* DOCUMENT SECTION
What You Should Know:
- Found, a medically assisted weight loss program, released its inaugural State of Weight Care Report from a survey representing 500 large employers with a minimum of 5,000 employees each and more than 350 active individual Found members.
- The 2023 report illuminates what employers and benefits decision-makers need to do to support employees on their healthcare journeys. The survey revealed that nearly all (96%) employers acknowledge weight management is important to preventive healthcare; however, they deviate about what types of programs or weight management benefits they should adopt to adequately manage concerns around clinical efficacy, rising costs, and access to a reliable medication supply.
Understanding How Employers and Benefit Decision-Makers Can Aid Employees in Their Healthcare Journeys
The report reveals that about 1/3 of employers now offer weight loss medications as part of their benefits packages. Additionally, 62% of employers have seen an increase in spending on GLP-1 medications, used for type 2 diabetes and obesity. This rise in demand for drugs like Ozempic® and Wegovy® has sparked discussions about accessible medical weight care, reducing stigma. However, it’s essential to note that not everyone responds well to GLP-1 meds, with up to 37% not achieving significant weight loss. Therefore, prescribing weight loss medication should be tailored to an individual’s biology and done in consultation with a knowledgeable medical provider familiar with the latest obesity medicine research.
“Results from this year’s State of Weight Care Report indicate a culture shift, with increasing acknowledgment that obesity is a chronic disease, as opposed to a moral failing or solely the result of lifestyle choices. At the same time, it’s critically important to not confuse medications like GLP-1s short cuts or silver bullets in weight care,” said Sarah Jones Simmer, CEO, Found. “Especially amid an international GLP-1 shortage, these medications should be one option within a wide toolkit of medications and other complementary treatments, where prescription decisions are made based on clinical efficacy and appropriateness, not media-driven demand.”
Many of the employers surveyed indicated plans to incorporate anti-obesity medication or some form of weight management programming into their benefits in the next 12 months (26%), though hesitations remain about the clinical efficacy (35%), cost (29%), and weight bias and discrimination (17%). These concerns are compounded by a lack of cohesive clinical guidelines for obesity care, access to professional care specialists trained in obesity medicine, and the misinformed craze around GLP-1s.
Surveyed Found members revealed that access to anti-obesity medication is the most valuable weight care benefit their employers offer, with 67% of respondents ranking it number one compared to eight other benefit options. Overall, it’s also ranked the top must-have element of any weight management program when evaluating available programs in the market. Members also place a high value on having access to an obesity medicine specialist and receiving a personalized treatment plan. The rise of telemedicine and the influx of digital health offerings during the pandemic have increased access and affordability to weight care solutions, but within an increasingly saturated marketplace, organizations struggle to find the right weight care solution that will actually improve outcomes and decrease cost.

* INPUT DATA
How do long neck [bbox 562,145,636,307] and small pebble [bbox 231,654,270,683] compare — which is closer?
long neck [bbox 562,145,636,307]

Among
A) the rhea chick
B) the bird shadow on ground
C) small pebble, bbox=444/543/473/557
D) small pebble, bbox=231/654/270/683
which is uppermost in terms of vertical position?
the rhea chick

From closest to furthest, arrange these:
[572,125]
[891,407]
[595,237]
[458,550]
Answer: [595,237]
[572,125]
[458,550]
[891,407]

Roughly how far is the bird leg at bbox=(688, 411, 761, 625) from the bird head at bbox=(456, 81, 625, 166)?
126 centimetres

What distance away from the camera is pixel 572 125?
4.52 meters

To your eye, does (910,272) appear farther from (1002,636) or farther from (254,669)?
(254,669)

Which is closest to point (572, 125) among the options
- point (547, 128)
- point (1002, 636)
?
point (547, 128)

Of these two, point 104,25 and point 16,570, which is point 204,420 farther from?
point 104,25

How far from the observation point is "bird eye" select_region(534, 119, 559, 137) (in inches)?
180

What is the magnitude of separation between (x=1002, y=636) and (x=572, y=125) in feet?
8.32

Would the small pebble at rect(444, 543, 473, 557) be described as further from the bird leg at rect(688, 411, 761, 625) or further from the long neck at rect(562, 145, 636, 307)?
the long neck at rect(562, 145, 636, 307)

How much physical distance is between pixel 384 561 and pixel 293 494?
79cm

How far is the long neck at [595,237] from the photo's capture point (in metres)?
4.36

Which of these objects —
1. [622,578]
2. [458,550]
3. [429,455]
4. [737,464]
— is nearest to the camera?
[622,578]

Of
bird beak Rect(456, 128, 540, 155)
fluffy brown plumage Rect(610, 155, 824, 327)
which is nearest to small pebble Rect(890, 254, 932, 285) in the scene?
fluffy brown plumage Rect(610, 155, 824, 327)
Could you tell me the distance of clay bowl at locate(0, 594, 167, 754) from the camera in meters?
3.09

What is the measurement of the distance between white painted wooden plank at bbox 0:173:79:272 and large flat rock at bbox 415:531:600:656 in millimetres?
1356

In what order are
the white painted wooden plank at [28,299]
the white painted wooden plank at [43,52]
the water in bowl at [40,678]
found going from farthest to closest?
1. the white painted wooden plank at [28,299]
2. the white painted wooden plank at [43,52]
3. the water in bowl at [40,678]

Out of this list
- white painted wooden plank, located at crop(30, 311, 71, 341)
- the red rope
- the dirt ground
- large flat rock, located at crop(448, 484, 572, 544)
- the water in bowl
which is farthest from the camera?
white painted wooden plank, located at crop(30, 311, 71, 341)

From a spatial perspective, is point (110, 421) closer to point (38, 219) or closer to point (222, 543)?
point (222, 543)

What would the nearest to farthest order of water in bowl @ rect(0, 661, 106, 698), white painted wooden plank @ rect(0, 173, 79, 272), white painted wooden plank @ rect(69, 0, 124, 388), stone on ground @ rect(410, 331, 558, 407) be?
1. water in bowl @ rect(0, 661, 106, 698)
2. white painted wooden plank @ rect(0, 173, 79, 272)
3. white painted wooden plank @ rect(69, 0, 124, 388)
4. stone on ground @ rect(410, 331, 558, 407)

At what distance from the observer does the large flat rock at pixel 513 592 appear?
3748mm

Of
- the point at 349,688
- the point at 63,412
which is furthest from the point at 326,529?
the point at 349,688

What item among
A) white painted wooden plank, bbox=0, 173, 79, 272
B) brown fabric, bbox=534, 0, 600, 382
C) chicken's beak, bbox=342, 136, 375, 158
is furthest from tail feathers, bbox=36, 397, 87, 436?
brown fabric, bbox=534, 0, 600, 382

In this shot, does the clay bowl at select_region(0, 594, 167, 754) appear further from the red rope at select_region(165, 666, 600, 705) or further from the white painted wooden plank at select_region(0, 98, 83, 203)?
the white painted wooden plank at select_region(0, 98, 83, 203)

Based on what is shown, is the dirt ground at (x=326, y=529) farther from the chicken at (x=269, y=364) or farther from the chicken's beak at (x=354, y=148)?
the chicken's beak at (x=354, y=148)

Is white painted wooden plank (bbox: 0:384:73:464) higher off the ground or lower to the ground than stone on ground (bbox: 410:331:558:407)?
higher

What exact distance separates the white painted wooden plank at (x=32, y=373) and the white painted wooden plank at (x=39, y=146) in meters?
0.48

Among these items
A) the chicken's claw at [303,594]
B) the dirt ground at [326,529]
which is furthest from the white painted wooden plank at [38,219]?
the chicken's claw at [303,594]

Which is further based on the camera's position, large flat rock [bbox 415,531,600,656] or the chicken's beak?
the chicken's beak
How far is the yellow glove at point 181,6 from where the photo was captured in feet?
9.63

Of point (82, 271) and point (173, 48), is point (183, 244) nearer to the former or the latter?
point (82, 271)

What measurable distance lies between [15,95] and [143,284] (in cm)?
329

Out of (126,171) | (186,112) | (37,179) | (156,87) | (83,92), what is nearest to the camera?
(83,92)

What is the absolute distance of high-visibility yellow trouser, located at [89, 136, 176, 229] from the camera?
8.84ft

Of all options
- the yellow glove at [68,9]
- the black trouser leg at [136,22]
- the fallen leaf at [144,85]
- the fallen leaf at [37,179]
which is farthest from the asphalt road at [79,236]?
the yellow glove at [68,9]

* CHECK YOUR UNDERSTANDING
1) In the State of Weight Care Report article, what are these figures?
(a) How many large employers did the survey represent?
(b) What percentage of employers have seen an increase in spending on GLP-1 medications?
(c) What percentage of surveyed Found members ranked access to anti-obesity medication as the number one benefit?
2) Print the stretch of the State of Weight Care Report article from "What You Should" through "individual Found members.".

* ANSWER SECTION
1)
(a) 500
(b) 62%
(c) 67%

2)
What You Should Know:
- Found, a medically assisted weight loss program, released its inaugural State of Weight Care Report from a survey representing 500 large employers with a minimum of 5,000 employees each and more than 350 active individual Found members.